A year and a half. That’s how long I’ve been mountaineering and that’s how long I’ve been in the University of Stirling Mountaineering Club (USMC), and what a year and a half it’s been. From being entirely unknown to the club and having no idea what a Munro was, to being awarded the unofficial certificate for best character/skill development in the club, I feel it’s somewhat fair to say I’ve made some decent progress – both in the sport and personally.
When I joined last September in my first year of university, I was absolutely terrified – of the members, of the committee, of the hills, of the crags, and of how utterly enthralled I was and my strange gut feeling that this was what I should be doing; even though I had no idea what to do or how to do it, and didn’t really know anyone to help me.
So, clearly 2024 me thought that running for a committee position for a club I’d just joined for a sport I’d never done was an absolutely wonderful idea, and one that couldn’t go wrong at all – how right I was.
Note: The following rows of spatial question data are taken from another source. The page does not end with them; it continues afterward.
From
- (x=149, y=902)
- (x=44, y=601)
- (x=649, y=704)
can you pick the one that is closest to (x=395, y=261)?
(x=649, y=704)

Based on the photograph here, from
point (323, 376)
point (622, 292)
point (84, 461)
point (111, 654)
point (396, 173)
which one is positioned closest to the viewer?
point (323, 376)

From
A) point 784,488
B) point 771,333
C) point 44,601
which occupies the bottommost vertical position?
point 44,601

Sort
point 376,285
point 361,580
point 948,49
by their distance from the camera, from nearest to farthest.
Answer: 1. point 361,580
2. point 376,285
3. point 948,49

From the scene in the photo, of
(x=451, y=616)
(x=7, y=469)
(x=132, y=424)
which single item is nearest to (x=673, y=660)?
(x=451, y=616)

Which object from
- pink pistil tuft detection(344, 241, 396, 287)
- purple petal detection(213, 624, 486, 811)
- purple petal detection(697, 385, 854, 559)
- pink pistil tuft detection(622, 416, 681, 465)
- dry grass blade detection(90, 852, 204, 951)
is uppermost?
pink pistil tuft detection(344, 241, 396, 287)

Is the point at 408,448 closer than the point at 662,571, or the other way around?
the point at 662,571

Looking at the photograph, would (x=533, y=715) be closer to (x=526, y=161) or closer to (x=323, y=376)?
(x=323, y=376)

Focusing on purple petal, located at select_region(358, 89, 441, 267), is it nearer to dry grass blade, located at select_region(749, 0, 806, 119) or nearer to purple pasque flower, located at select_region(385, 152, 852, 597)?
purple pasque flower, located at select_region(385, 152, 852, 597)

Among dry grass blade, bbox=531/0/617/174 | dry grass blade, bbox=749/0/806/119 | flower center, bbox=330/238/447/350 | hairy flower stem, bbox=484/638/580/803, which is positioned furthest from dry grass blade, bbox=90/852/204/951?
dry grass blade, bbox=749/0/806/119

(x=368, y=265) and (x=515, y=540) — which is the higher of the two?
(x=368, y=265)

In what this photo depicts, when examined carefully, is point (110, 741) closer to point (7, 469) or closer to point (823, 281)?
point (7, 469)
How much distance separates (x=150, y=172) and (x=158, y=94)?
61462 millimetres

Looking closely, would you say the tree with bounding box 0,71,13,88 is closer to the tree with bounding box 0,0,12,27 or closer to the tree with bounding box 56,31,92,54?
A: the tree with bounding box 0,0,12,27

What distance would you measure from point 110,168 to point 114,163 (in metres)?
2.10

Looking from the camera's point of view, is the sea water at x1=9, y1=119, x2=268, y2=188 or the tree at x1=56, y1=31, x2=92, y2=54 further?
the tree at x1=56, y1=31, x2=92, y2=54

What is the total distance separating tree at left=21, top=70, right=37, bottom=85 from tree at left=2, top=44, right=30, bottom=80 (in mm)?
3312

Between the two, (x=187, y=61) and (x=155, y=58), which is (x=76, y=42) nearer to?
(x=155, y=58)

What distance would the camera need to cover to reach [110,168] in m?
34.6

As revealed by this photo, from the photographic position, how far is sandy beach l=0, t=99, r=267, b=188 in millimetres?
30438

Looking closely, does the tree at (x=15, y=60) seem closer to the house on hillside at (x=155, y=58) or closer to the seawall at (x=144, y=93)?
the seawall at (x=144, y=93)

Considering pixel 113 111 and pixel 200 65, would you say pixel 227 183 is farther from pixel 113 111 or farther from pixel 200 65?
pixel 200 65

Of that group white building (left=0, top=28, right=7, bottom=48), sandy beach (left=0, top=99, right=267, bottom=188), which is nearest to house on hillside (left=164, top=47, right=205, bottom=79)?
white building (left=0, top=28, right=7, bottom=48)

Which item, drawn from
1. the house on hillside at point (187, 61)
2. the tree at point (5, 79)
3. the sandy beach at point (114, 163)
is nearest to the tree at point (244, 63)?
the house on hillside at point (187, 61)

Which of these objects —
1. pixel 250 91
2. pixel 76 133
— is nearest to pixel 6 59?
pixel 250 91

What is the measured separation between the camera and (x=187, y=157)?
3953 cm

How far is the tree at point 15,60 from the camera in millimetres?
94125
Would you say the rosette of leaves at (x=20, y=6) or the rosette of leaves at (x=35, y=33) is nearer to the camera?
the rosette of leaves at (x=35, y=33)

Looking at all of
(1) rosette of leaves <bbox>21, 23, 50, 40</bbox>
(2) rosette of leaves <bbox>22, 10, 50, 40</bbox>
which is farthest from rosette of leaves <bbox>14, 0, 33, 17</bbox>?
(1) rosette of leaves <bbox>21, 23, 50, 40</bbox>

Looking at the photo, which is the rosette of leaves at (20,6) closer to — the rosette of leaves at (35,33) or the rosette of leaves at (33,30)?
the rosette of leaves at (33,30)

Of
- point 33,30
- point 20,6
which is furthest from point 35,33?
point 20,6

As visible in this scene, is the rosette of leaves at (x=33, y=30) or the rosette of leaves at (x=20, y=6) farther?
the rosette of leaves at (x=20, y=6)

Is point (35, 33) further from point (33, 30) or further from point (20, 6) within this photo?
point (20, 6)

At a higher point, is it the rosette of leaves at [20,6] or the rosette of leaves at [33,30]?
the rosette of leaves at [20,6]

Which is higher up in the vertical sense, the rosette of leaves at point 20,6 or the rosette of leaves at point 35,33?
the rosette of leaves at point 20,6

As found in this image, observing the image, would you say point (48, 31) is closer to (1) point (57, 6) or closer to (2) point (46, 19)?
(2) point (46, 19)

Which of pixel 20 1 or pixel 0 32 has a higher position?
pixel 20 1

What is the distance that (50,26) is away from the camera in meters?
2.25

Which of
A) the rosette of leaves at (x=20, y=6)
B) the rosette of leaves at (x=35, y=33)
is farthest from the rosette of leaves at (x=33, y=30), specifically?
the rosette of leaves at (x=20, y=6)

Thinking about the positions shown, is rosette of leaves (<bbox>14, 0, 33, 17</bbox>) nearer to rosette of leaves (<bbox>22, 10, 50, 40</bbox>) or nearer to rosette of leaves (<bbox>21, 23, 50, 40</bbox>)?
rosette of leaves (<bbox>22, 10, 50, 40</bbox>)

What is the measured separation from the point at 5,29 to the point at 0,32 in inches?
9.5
That decision to just take the plunge into the deep end and trust myself was one of the best ones I’ve ever made. With mountaineering I’ve never cared how scared I was, it has always been easy to just go for it.
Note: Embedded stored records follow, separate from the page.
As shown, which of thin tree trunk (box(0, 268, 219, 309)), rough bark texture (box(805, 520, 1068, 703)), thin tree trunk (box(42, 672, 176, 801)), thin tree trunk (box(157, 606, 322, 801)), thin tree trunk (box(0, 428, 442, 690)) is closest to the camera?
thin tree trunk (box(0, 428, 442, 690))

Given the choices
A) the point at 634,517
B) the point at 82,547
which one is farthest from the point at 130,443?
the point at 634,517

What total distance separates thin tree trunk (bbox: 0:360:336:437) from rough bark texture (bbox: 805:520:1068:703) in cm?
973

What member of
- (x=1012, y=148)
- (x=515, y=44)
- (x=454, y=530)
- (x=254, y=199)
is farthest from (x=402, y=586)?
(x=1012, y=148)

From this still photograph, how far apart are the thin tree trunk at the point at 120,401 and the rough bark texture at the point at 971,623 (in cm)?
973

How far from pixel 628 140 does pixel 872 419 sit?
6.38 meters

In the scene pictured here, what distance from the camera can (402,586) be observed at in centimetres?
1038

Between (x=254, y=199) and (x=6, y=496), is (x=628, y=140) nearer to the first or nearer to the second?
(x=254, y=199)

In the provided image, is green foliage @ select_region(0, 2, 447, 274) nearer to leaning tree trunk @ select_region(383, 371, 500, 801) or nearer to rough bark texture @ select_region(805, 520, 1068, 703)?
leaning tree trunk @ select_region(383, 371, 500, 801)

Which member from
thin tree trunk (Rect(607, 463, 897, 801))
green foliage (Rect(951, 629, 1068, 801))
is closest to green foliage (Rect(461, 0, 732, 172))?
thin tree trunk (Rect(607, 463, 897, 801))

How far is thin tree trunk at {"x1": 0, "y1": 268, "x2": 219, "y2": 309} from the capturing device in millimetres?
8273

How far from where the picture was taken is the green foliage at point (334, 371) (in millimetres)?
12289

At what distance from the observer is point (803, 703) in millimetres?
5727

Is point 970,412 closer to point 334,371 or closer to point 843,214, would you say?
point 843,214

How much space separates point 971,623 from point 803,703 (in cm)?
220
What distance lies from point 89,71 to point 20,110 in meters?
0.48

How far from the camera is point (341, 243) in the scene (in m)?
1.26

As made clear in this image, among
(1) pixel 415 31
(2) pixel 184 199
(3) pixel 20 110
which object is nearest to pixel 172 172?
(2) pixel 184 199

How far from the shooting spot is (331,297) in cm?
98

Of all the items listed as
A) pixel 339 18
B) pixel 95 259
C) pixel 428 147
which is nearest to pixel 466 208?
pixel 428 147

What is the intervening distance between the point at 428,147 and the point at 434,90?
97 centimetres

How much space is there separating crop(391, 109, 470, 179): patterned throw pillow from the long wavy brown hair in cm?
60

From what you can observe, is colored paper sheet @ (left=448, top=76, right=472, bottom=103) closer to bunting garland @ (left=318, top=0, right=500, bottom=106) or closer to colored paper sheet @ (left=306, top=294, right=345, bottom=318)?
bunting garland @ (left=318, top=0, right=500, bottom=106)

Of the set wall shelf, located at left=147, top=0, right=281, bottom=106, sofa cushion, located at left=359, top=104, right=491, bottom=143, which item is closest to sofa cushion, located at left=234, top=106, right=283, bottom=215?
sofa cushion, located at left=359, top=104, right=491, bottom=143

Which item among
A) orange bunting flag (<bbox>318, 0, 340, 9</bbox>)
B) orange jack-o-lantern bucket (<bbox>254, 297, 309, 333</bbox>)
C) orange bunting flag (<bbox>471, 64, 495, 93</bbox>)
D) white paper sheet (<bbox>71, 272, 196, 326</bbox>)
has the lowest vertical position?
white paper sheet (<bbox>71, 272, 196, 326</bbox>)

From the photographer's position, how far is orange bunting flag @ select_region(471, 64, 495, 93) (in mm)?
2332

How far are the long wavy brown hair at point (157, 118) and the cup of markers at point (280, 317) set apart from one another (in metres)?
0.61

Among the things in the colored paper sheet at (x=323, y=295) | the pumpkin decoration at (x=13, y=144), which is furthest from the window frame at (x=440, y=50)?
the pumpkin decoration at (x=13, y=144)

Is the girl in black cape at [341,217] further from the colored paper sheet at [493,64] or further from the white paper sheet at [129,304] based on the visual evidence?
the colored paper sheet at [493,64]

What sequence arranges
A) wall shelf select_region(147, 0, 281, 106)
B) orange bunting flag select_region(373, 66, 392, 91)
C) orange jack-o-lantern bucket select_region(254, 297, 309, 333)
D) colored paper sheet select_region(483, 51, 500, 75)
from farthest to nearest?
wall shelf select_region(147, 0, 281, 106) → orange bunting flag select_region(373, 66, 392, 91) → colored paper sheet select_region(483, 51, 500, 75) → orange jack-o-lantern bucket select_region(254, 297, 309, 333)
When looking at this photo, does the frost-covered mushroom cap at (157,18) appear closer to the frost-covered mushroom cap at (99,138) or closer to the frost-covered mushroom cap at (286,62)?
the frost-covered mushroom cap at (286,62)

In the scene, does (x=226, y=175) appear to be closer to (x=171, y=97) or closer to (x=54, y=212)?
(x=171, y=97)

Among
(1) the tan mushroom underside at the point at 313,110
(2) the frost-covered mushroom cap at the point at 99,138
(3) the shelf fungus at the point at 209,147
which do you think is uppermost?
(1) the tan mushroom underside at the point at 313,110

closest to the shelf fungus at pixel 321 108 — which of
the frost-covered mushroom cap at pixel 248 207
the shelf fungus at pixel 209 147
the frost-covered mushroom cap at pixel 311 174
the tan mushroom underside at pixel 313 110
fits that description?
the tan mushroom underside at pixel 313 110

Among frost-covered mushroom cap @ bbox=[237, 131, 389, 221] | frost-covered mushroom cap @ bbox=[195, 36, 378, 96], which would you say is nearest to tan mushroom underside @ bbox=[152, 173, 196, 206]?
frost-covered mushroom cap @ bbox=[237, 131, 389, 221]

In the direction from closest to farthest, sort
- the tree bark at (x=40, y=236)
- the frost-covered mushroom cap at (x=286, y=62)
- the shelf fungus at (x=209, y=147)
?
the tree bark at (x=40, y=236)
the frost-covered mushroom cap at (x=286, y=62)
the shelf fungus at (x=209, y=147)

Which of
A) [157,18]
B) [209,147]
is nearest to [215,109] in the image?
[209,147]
I’ve built so many relationships over the last (nearly) couple of years, I think it’s quite funny how scared I was of the committee and people in the club when I first joined, because now I think of so many of them as my closest friends, and the people I trust most (which is lucky considering it’s my life in their hands, literally). I genuinely think I’ve learned something from every single person in the club in one way or another, and I thank all of you for that; but I think more than anything the mountains have taught me things about myself that I didn’t know I needed to learn.
You tend to think a lot when the thing you dedicate the most of your time to involves a great deal of quiet, isolation from society, and nothing but the mountain itself (that tends to be the case when you walk or climb hundreds of metres vertically).
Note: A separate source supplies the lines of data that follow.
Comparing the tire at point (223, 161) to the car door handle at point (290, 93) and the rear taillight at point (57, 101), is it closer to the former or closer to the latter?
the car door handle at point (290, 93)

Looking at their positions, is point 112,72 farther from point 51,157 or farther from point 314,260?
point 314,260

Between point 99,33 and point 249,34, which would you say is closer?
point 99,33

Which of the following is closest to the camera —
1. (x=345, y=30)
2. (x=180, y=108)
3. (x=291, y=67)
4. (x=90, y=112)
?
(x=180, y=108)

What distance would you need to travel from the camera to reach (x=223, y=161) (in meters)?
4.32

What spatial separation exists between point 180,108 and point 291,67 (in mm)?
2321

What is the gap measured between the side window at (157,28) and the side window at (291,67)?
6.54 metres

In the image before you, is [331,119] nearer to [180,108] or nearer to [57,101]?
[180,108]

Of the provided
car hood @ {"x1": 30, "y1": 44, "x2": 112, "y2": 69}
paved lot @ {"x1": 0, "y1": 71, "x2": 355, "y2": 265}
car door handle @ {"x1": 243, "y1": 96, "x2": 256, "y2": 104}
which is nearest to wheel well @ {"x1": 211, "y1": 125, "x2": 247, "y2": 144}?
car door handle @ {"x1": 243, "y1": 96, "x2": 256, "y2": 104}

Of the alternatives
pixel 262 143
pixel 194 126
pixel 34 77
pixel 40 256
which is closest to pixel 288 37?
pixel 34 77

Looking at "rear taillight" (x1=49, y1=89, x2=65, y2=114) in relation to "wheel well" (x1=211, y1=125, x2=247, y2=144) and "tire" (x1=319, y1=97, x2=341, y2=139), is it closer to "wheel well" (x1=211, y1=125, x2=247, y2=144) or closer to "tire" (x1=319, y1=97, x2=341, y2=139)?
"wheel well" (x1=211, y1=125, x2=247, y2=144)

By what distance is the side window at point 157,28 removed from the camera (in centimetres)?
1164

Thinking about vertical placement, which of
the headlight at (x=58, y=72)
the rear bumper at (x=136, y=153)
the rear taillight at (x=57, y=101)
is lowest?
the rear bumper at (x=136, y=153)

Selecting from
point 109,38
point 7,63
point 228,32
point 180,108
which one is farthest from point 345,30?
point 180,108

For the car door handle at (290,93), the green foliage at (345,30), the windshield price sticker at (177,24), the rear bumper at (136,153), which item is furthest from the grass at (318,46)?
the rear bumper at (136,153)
My favourite thing is when I realise how high I’ve climbed, and how far away from civilisation I am, I remember having so much pent up stress before climbing Ben Nevis last year, and when I reached a point on the track of being entirely alone, and all I could hear was the river and the birds, I cried. And then I cried again when I noticed that I was higher than the clouds (in a literal sense).
I owe so much to mountaineering, and winning the silly little ceilidh award for best character/skill development also made me cry (I cry a lot, I know), but this time because I felt so seen. Most of the committee work I’ve done over the last couple of years has been a great deal of behind-the-scenes stuff, so I didn’t think anyone really noticed me, I also just didn’t think I was very noticeable. To know that people think of me enough to notice my progress, both in terms of my skill level and my personal development, means more than I think they’ll ever know.
Sometimes in the week I do stop and think that if I spoke to Amelia from September 2024, she would probably faint, probably cry, and most certainly not believe me. I had never been sporty, I joined an extreme sport, got onto committee, climbed actual mountains, started climbing, learned to abseil, and now lead climb and walk 30km days and am on committee next year for the third year in a row – that’s bonkers.
Even after I graduate in another two years (heaven knows where I’ll be by then), I will always be grateful to this university mountaineering club, for giving me some of the greatest experiences, people, skills, and confidence that I could have ever asked for. I truly believe that everything happens for a reason, and stumbling across the letters ‘USMC’ when browsing for a society to join was certainly that.